#### [OBJECTIVE A]
Rewrite the account of the visit to Howard below, from "Uncle Jim (my" through "in the afternoon.", inclusive, changing "morning" to "evening".

Friday we drove out to Pulaski County and arrived after dark.  We spent the night in a hotel at Claytor Lake just over the border into the county.  The next morning we drove into Pulaski and just got a feel for the town and then headed for the hour and half drive to Bluefield to see Howard.
Bluefield turned out to be what you would imagine a town 50 years ago.  The little streets, little yards, flags on every house, and a good percentage of people sitting on their porch.  It was a lazy, hazy, day in summer.  We wound through the streets of Bluefield following our directions to Essex St.  Wow, as if we were not impressed.  One side of the street was wood and the other side of the street were homes perched on the side of a hill probably 75 to 100 feet up.  This hillside was probably at a 45 degree angle.  We found the home and climbed the steep stairs to the rickety old porch.
I don’t mean to sound negative, but we had entered what you joke about with rednecks.  These homes sat precariously sitting on the side of this hill and had not had any care in the last 40 years.  There was a hand made 2X4 railing up this terribly steep hike and at the top the porch wood buckled with every step.  Howard met us in the open door and invited us in.  We sat there in a relic of the 1930’s with only the television and sofa to remind us we were actually not in the mid 20th century.
Howard sat there talking with us in a most happy manner with his eye patch and asking for us to repeat often what we said.  Moreover, he spoke with that thick gentleman manner which so permeates the old confederate ideal.  His joking ways were jovial and we had quite the good conversation.
I took him with my computer through all the descendants of William Andrew Ross and he updated quite a bit of my information.  We also showed him a number of pictures I thought he would be interested in from my side of the family.  He then told us a few stories.
Uncle Jim (my great great grandfather who went west) had come to visit in the 1930’s where they lived in Gary, West Virginia.  It was the late 1930’s because the family had all gone to attend a Conference of the church in Grundy County, Tennessee.  One of the speakers that morning was Jim Ross, Howard’s Uncle.  The children did not attend but afterward all these people kept coming to his mother and commenting about how powerful Mr. Ross had been in his preaching.  Howard’s mother had to set them all straight that it was not her husband but her brother-in-law.  Howard remembers the day because it was the day he was baptized.  They would meet for the morning meetings and then have a big meal and baptisms in the middle, and go back to conference in the afternoon.

#### [ROWS]

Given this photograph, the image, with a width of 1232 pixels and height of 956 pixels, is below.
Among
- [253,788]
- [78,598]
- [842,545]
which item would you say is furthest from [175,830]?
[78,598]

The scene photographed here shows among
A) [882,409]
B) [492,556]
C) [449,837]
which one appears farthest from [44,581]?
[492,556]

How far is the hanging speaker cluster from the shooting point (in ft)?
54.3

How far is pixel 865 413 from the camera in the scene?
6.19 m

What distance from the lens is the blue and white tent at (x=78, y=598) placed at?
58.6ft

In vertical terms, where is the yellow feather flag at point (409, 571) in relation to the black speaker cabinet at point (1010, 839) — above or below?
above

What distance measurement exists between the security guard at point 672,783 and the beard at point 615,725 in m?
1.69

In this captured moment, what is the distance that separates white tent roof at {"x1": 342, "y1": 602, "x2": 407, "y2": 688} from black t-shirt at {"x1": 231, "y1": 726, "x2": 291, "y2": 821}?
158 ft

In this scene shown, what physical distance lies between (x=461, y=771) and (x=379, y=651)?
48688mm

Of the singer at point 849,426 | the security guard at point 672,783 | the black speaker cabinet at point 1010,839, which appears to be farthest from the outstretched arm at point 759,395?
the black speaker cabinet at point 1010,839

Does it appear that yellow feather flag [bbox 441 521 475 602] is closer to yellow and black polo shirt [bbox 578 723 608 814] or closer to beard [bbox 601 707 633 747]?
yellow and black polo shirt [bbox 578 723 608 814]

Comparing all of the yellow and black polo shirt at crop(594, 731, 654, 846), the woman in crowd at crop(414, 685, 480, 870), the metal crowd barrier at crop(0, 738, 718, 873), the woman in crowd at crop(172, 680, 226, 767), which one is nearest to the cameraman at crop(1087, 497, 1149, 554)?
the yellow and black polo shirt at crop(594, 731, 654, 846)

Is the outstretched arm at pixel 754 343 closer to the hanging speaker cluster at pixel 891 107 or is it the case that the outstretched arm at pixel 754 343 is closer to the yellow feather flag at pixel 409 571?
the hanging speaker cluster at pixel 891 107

#### [OBJECTIVE B]
Turn the lines of the listing between the line containing "Is the outstretched" and the end of the listing, inclusive, into a JSON list of strings with one string per line and blank lines left out.

#### [TASK RESPONSE A]
Uncle Jim (my great great grandfather who went west) had come to visit in the 1930’s where they lived in Gary, West Virginia.  It was the late 1930’s because the family had all gone to attend a Conference of the church in Grundy County, Tennessee.  One of the speakers that evening was Jim Ross, Howard’s Uncle.  The children did not attend but afterward all these people kept coming to his mother and commenting about how powerful Mr. Ross had been in his preaching.  Howard’s mother had to set them all straight that it was not her husband but her brother-in-law.  Howard remembers the day because it was the day he was baptized.  They would meet for the evening meetings and then have a big meal and baptisms in the middle, and go back to conference in the afternoon.

#### [TASK RESPONSE B]
[
  "Is the outstretched arm at pixel 754 343 closer to the hanging speaker cluster at pixel 891 107 or is it the case that the outstretched arm at pixel 754 343 is closer to the yellow feather flag at pixel 409 571?",
  "the hanging speaker cluster at pixel 891 107"
]